Given instruction:
Reproduce the records verbatim, beginning at the line that contains "How far from the" and continuing through the final line of the records.

=== Task input ===

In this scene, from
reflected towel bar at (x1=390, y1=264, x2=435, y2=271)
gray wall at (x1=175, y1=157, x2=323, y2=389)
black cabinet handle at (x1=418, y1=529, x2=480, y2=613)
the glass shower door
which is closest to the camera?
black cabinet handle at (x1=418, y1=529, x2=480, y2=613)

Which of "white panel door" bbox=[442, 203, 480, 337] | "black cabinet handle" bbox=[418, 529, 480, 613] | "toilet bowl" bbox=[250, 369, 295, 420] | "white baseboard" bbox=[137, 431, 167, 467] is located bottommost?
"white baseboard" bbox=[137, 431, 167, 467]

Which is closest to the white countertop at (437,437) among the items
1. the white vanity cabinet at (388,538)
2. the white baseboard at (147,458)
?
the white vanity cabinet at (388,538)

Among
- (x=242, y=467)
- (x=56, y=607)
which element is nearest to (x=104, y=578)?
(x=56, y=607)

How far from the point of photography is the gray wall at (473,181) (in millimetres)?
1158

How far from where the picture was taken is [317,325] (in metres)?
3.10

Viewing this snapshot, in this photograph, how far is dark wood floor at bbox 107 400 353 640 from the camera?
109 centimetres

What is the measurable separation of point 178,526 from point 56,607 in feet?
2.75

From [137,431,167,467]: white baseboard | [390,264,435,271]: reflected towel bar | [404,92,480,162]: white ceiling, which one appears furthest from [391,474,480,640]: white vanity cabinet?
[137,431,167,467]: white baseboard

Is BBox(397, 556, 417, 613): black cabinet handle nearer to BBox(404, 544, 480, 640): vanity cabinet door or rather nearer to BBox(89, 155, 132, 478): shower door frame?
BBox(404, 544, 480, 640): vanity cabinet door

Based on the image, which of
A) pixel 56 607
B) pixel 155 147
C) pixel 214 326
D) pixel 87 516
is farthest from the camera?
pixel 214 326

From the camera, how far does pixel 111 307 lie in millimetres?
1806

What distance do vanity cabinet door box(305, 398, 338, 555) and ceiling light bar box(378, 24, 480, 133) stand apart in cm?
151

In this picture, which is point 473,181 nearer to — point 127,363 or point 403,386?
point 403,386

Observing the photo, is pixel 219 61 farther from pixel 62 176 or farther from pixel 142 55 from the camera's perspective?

===

Answer:
How far from the point of photography is the gray wall at (473,181) (in millimetres)?
1158

How far from where the picture was taken is [317,325] (in metres)?
3.10

Viewing this snapshot, in this photograph, how far is dark wood floor at bbox 107 400 353 640 from the camera?
109 centimetres

What is the measurable separation of point 178,526 from point 56,607 in feet?
2.75

From [137,431,167,467]: white baseboard | [390,264,435,271]: reflected towel bar | [404,92,480,162]: white ceiling, which one appears furthest from [391,474,480,640]: white vanity cabinet?
[137,431,167,467]: white baseboard

Is BBox(397, 556, 417, 613): black cabinet handle nearer to BBox(404, 544, 480, 640): vanity cabinet door or rather nearer to BBox(89, 155, 132, 478): shower door frame?
BBox(404, 544, 480, 640): vanity cabinet door

Based on the image, which of
A) pixel 56 607
B) pixel 155 147
C) pixel 214 326
D) pixel 87 516
is farthest from the camera?
pixel 214 326

From the camera, how far does pixel 111 307 lie in millimetres?
1806

What distance do vanity cabinet door box(305, 398, 338, 555) and ceiling light bar box(378, 24, 480, 133) stand apart in cm?
151

In this picture, which is point 473,181 nearer to — point 127,363 or point 403,386?
point 403,386

Observing the photo, is pixel 219 61 farther from pixel 62 176 or farther from pixel 142 55 from the camera's perspective?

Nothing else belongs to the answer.